RECORDS -
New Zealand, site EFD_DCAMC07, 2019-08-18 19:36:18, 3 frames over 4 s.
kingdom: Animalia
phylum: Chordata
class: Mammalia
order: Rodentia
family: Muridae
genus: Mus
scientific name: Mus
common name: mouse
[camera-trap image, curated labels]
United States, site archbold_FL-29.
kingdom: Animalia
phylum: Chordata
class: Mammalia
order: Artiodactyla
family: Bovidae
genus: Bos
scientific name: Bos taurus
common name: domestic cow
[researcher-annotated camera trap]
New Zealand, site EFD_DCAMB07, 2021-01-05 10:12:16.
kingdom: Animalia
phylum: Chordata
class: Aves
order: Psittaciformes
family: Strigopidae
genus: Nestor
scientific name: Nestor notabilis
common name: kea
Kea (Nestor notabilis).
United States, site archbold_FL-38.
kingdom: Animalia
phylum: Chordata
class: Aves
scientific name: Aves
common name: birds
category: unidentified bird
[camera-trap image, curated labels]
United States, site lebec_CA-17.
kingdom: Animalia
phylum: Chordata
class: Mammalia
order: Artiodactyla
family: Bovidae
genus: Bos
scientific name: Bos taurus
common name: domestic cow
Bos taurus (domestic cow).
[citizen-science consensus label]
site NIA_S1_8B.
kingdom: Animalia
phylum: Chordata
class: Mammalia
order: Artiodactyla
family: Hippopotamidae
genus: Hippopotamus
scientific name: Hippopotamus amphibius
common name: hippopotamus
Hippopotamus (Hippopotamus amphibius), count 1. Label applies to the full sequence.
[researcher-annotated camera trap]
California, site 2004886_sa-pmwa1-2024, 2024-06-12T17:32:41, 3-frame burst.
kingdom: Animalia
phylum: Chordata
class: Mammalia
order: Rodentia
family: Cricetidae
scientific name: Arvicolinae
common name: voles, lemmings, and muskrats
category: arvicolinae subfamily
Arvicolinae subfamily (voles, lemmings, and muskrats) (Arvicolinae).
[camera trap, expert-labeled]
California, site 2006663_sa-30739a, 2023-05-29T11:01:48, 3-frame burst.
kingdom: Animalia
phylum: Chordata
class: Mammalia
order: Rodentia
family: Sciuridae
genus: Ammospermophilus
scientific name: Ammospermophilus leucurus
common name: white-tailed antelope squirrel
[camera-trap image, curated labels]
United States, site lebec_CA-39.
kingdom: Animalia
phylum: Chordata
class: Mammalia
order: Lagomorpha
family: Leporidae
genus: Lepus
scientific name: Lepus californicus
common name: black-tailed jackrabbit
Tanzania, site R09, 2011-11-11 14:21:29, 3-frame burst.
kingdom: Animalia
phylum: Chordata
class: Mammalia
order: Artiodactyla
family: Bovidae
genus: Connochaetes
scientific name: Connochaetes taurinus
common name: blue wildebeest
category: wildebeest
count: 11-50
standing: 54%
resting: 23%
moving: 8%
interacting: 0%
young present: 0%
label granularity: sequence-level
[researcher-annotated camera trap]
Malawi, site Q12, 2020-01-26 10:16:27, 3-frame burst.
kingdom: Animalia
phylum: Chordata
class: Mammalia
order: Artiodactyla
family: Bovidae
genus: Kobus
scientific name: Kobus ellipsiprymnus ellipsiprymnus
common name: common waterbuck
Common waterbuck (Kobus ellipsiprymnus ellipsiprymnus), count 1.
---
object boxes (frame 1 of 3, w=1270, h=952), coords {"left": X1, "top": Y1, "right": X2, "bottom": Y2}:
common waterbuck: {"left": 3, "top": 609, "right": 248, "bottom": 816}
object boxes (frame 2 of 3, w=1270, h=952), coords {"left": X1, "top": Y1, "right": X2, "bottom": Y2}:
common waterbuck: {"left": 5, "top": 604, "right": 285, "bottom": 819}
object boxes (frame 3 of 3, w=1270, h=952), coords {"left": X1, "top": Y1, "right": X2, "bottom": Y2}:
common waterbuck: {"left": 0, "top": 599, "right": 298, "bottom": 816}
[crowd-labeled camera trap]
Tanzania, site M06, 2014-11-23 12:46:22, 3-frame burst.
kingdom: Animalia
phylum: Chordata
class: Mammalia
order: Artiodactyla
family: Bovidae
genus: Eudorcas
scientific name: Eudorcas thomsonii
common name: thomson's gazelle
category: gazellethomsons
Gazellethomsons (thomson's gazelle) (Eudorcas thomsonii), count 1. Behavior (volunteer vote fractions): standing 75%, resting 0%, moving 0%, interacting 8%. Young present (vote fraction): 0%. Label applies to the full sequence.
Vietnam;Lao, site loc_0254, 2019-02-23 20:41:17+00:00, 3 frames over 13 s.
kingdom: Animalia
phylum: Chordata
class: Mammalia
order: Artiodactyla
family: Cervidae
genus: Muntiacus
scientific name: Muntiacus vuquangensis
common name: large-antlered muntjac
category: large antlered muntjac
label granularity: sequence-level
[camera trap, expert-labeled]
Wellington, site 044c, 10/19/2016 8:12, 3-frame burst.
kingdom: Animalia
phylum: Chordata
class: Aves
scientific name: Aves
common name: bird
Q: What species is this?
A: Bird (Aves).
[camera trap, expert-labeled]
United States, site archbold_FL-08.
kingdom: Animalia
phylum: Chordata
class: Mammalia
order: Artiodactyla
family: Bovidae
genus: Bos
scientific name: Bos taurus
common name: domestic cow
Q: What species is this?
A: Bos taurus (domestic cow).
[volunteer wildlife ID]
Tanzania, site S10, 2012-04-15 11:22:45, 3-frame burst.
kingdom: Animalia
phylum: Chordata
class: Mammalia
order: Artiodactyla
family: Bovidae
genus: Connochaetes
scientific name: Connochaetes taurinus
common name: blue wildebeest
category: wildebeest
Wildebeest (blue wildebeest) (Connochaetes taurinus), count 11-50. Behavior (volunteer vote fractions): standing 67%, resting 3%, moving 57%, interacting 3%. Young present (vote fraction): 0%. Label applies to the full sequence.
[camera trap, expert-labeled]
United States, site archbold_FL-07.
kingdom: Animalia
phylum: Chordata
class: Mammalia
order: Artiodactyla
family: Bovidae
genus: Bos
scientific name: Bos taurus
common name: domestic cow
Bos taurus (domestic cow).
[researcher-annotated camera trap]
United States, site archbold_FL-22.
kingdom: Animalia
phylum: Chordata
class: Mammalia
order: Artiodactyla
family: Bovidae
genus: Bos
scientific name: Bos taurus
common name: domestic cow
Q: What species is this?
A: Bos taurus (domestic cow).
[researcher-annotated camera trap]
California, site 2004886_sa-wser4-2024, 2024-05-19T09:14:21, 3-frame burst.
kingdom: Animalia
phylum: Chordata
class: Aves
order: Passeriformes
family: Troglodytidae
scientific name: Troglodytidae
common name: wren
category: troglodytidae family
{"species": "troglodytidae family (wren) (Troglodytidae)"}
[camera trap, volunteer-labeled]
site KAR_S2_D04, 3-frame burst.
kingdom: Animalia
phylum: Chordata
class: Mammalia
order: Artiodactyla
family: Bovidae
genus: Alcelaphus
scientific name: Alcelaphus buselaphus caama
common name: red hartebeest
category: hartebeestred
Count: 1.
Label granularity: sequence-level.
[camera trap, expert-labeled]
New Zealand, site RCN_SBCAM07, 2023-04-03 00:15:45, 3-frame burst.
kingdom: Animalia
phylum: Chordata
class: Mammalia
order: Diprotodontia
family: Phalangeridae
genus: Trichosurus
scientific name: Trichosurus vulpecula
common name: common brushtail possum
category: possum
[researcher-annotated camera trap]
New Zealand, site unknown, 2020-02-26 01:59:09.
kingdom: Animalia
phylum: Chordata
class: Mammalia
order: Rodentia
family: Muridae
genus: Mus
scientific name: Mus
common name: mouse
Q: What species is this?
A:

EXERCISE REQUIREMENTS -
Where a line of the records holds the word "California", copy that line.

ANSWER TO THE PROBLEM -
California, site 2004886_sa-pmwa1-2024, 2024-06-12T17:32:41, 3-frame burst.
California, site 2006663_sa-30739a, 2023-05-29T11:01:48, 3-frame burst.
California, site 2004886_sa-wser4-2024, 2024-05-19T09:14:21, 3-frame burst.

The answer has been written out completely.